Records to use:
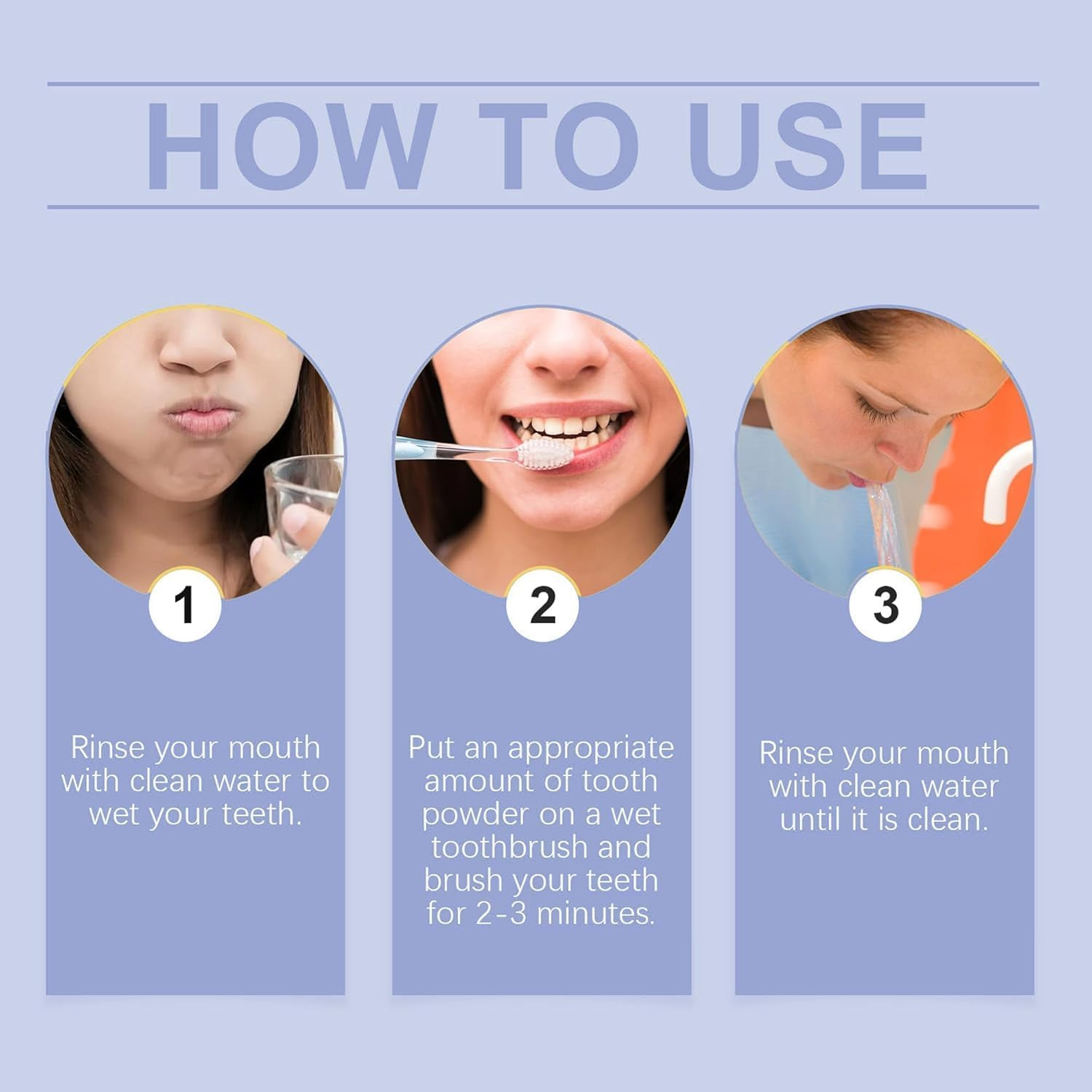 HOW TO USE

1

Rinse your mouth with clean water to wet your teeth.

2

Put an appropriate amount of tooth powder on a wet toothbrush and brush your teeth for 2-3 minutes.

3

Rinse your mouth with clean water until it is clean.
...
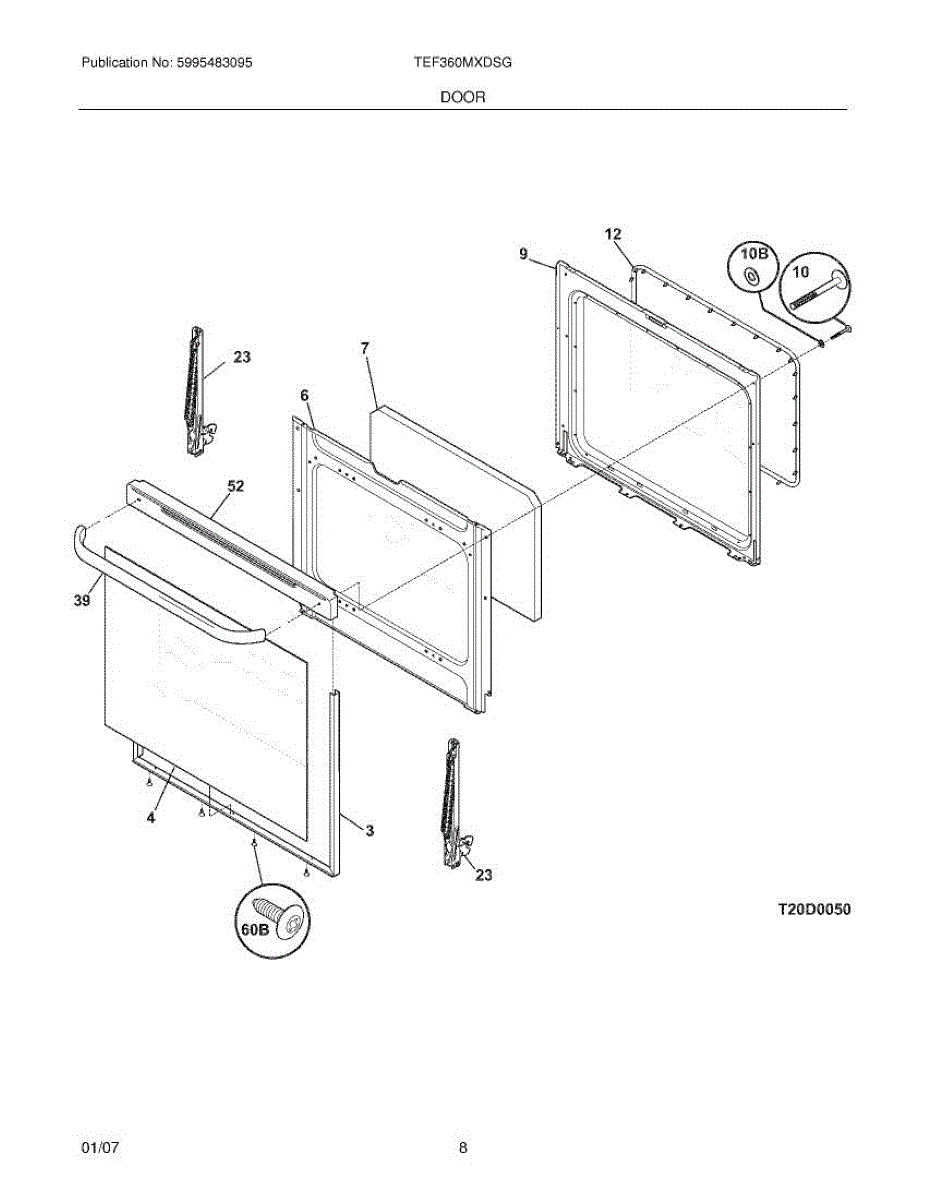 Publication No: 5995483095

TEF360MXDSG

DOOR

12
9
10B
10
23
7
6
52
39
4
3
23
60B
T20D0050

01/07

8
* * *
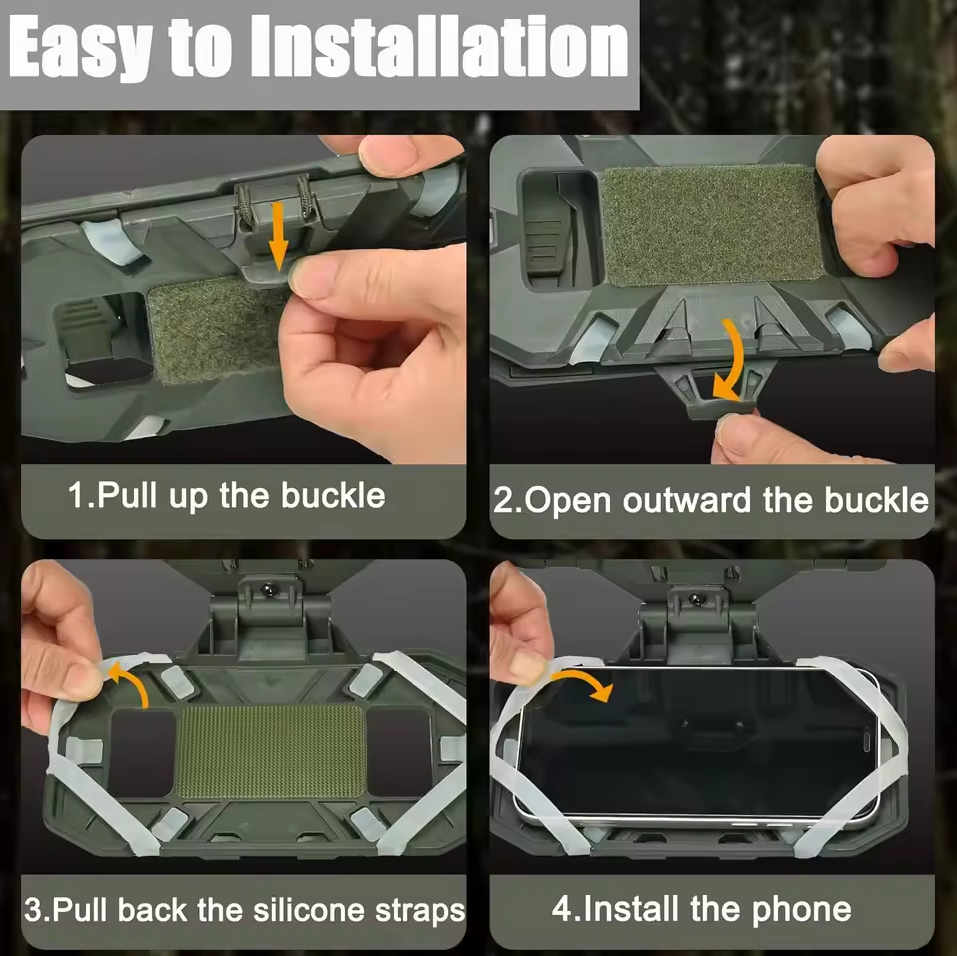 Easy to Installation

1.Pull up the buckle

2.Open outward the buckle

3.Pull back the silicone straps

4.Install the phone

Aim of the task: Your answer should be a single number: how many lines of the material contain "clean".

Solved exercise: 2